Checking date: 14/05/2019


Course: 2019/2020

Spacecraft Pre-design
(18084)
Study: Master in Space Engineering (360)
EPI


Coordinating teacher: MERINO MARTINEZ, MARIO

Department assigned to the subject: Department of Bioengineering and Aerospace Engineering

Type: Electives
ECTS Credits: 3.0 ECTS

Course:
Semester:




Students are expected to have completed
It is recommended to have passed (or be enrolled in) all courses related to spacecraft subsystems, systems engineering, and project management.
Competences and skills that will be acquired and learning results.
Basic competences CB6 To possess and understand knowledge that provides a basis or opportunity to be original in the development and / or application of ideas, often in a research context CB7 Students must know how to apply the knowledge acquired and their ability to solve problems in new or unfamiliar environments within broader (or multidisciplinary) contexts related to their area of study CB8 Students must be able to integrate knowledge and face the complexity of making judgments based on information that, being incomplete or limited, includes reflections on social and ethical responsibilities linked to the application of their knowledge and judgments CB9 Students must know how to communicate their conclusions and the knowledge and ultimate reasons that sustain them to specialized and non-specialized audiences in a clear and unambiguous way CB10 Students must have the learning skills allowing them to continue studying in a way that will be largely self-directed or autonomous. General competences CG2 Ability to make value judgments and prioritize in making conflicting decisions using systemic thinking. CG3 Ability to analyze and correct the environmental and social impact of the technical solutions of any space system CG4 Ability to work in multidisciplinary teams in a cooperative way to complete work tasks CG5 Ability to handle the English, technical and colloquial language.
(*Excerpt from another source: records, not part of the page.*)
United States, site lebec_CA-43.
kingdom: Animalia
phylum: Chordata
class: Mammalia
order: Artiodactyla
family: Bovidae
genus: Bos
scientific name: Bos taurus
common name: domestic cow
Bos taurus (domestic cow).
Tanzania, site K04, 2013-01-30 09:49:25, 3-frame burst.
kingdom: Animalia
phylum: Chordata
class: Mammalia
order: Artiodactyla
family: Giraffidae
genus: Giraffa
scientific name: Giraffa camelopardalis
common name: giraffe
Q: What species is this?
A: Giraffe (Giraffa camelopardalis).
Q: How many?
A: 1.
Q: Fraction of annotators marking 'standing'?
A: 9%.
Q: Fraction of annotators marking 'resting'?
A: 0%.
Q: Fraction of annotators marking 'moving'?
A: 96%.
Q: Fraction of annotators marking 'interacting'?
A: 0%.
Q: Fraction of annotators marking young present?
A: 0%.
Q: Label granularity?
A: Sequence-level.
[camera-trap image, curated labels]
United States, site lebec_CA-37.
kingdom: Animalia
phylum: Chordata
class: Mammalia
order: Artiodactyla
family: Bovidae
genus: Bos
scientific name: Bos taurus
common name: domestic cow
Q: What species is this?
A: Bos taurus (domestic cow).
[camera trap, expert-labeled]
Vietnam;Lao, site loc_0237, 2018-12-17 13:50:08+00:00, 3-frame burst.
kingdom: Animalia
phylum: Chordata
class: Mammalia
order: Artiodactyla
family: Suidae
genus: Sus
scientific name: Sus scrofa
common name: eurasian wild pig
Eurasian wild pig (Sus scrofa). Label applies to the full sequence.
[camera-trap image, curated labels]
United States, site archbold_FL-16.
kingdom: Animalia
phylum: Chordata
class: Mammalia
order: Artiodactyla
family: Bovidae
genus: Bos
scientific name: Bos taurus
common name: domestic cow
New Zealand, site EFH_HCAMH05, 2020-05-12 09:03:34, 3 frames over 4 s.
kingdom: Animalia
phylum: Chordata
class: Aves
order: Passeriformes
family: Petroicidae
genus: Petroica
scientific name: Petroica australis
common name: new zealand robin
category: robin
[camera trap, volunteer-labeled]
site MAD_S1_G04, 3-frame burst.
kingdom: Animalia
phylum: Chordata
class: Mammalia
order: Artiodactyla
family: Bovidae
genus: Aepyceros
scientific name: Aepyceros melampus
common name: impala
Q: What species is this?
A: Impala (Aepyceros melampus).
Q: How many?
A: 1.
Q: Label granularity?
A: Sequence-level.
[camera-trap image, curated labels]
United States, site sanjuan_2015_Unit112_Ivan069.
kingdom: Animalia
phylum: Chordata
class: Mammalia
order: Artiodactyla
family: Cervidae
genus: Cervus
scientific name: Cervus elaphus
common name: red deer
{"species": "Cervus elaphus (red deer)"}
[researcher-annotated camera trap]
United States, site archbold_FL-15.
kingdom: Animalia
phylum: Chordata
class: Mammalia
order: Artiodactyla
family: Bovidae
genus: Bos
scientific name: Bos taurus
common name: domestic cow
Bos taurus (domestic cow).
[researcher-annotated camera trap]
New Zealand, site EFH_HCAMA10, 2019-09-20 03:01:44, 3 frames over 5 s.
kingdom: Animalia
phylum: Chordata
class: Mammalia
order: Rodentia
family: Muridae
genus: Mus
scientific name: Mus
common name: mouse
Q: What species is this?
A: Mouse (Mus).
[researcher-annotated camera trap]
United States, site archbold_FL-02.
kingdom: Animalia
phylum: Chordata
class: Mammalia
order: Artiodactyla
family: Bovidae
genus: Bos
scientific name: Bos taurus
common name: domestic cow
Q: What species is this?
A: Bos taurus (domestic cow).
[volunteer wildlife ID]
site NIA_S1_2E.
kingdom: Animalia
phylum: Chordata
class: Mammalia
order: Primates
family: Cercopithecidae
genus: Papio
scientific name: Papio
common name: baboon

CG6 Ability to know adequately the business context of the professional sector, as well as to know and understand the applicable legislation in the exercise of the profession Specific competences CE1 Ability to conceive space products that respond to the needs of the stakeholders, defining functions, concepts and architecture, as well as developing project management. CE2 Ability to plan and develop the design of space products in their different phases. CE3 Ability to develop a complete system that meets the design specifications and the expectations of the interested parties. This includes the production of products; acquire, reuse or code products; integrate products in top-level assemblies; verify products against design specifications; validate the products against the expectations of the interested parties; and the transition of products to the next level of the system. CE4 Ability to manage technical activities during the life cycle of the project.
Description of contents: programme
Synthesis course where student teams prepare a full pre-design of a space system to comply with a set of mission requirements set by the course staff. The knowledge and capabilities of other courses will be consolidated and put into practice here. Students will work in a team, each of them covering a specific role. 1. Mission requirements. Requirement and constraint flowdown 2. The space system predesign team and its roles 3. Preliminary design of space systems. Budgets and trade-offs 4. Preliminary design of space segment subsystems 5. Verification and validation 6. Technical report and presentation of results
Learning activities and methodology
The course is composed of master classes (theory/problems/examples) and group work guided sessions. The main activity in the course is the development of a space system predesign in a team. This will be carried out in the group work sessions and outside classes in the individual work time of the students. Group office hours can be requested by the students. Student work will be presented orally and in written form in the last sessions of the course.
Assessment System
  • % end-of-term-examination 0
  • % of continuous assessment (assigments, laboratory, practicals...) 100
Basic Bibliography
  • James R. Wertz (Editor), David F. Everett (Editor), Jeffery J. Puschell (Editor). Space Mission Engineering: The New SMAD. Microcosm Press. 2011
  • Peter Fortescue, Graham Swinerd, John Stark. Spacecraft systems engineering. John Wiley and Sons. 2011
Additional Bibliography
  • C.D. Brown. Elements of Spacecraft Design. AIAA Education Series. 2002
  • M.D. Griffin, J.R. French. Space Vehicle Design. AIAA Education Series. 2004
  • NASA. NASA Systems Engineering Handbook. NASA. 2007
  • V.L. Pisacane. Fundamentals of Space Systems Second Edition. Oxford University Press. 2005

The course syllabus and the academic weekly planning may change due academic events or other reasons.